This week we have a great price on Sour Cream at Fry’s ($.49) and also on Cauliflower ($.98 per lb at Sprouts) – Barilla Pasta as well. I took this time to use this to my benefit last night & put together food for the kids for today – turned out terrific!
As much as my kids love most vegetables, any time that you can sneak them in their favorite food so they can eat more is a plus – I opted to puree the Cauliflower – so that they were out of sight, out of mind….. they had no idea the half head of Cauliflower was in there, and today the pot is almost half gone.
1/2 Head of Cauliflower, cut into pieces
1/2 C. Butter
2 C. Milk – more or less – use your judgment!
1/4 C. Flour
1 – 1/2 Blocks of Kraft Cheese, 8 oz Medium Cheddar
1/2 C. Sour Cream
A spoon of Ground Mustard
1 Box of Whole Wheat Barilla Mustard
Chop up the Cauliflower with a knife – throw in a pot of boiling water on the stove. Meanwhile, throw the pasta into another pot – and cook al dente (4-5 minutes).
In a pan on the stove, melt the butter, and add the flour – make a paste, and add the milk – whisk until well blended and let thicken slightly on the stove. Drain the Cauliflower and toss into your blender along with butter/flour/milk mixture and puree until blended.
Put the puree mixture back in the pan on the stove and add the cheese until melted – season with salt to taste, pepper, and ground mustard.
How much milk?
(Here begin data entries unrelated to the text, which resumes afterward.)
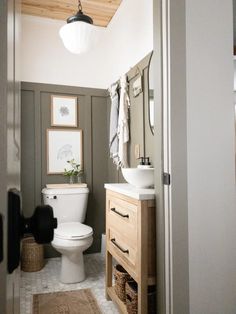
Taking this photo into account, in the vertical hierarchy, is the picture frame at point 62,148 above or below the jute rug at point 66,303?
above

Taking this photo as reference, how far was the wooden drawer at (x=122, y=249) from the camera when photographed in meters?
1.57

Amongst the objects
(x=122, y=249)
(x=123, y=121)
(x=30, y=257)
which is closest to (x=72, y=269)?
(x=30, y=257)

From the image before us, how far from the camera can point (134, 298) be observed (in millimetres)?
1599

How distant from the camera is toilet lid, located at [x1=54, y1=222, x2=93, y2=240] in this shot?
2203 millimetres

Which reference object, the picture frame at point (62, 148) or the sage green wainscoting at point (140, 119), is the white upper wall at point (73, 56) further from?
the picture frame at point (62, 148)

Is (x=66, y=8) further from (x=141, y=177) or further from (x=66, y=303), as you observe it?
(x=66, y=303)

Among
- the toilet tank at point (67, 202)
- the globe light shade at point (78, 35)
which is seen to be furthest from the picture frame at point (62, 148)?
the globe light shade at point (78, 35)

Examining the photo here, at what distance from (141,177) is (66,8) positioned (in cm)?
226

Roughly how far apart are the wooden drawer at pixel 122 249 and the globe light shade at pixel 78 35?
1649mm

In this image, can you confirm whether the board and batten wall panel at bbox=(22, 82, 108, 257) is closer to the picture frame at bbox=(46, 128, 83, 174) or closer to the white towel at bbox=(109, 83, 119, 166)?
the picture frame at bbox=(46, 128, 83, 174)

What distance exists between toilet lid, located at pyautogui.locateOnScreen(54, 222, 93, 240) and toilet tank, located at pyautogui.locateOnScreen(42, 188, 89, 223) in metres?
0.21

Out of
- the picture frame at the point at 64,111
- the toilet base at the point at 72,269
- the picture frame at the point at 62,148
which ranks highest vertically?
the picture frame at the point at 64,111

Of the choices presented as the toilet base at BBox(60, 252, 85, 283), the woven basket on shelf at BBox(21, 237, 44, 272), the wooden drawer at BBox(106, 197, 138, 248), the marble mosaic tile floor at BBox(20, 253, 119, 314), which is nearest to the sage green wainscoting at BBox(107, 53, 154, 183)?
the wooden drawer at BBox(106, 197, 138, 248)

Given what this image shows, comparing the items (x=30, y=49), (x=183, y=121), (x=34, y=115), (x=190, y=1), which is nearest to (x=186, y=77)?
(x=183, y=121)
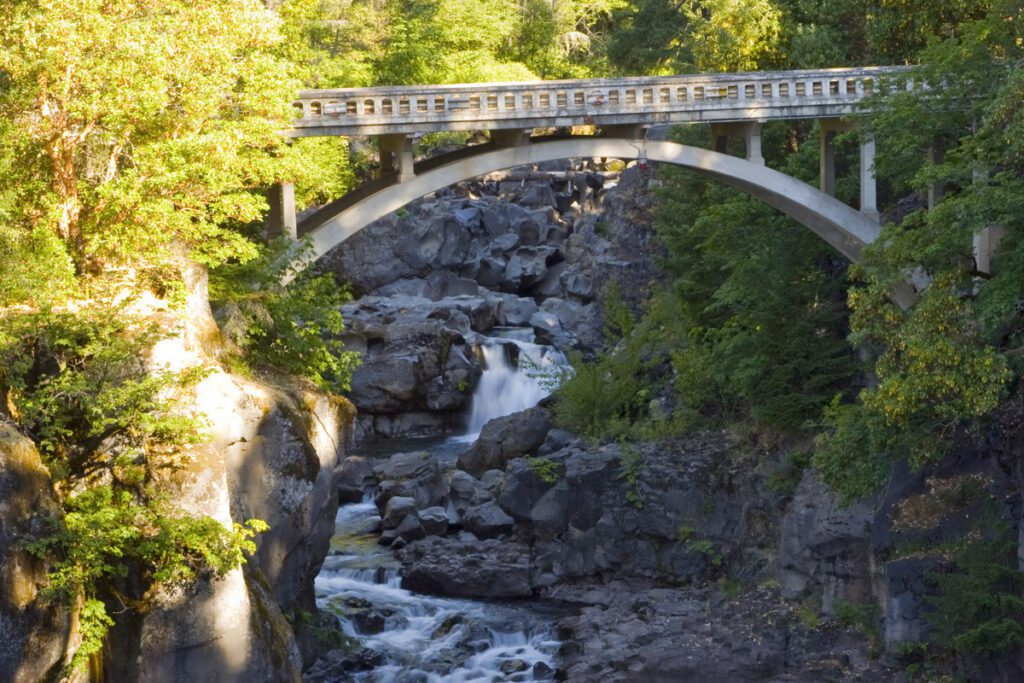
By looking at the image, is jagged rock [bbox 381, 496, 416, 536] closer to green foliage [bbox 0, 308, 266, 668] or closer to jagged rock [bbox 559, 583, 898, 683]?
jagged rock [bbox 559, 583, 898, 683]

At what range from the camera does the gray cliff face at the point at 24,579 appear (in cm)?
1499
I can’t say I even measure – use your judgment. Use 2 Cups to start – you can add more from there. I love creamy mac & cheese so I tend to use more.
Drain the pasta, and throw in the Dutch Oven – mix in the pureed mixture and add 1/2 C. Sour Cream and mix until well blended. Top with bread crumbs and pop into the oven for 25-30 minutes.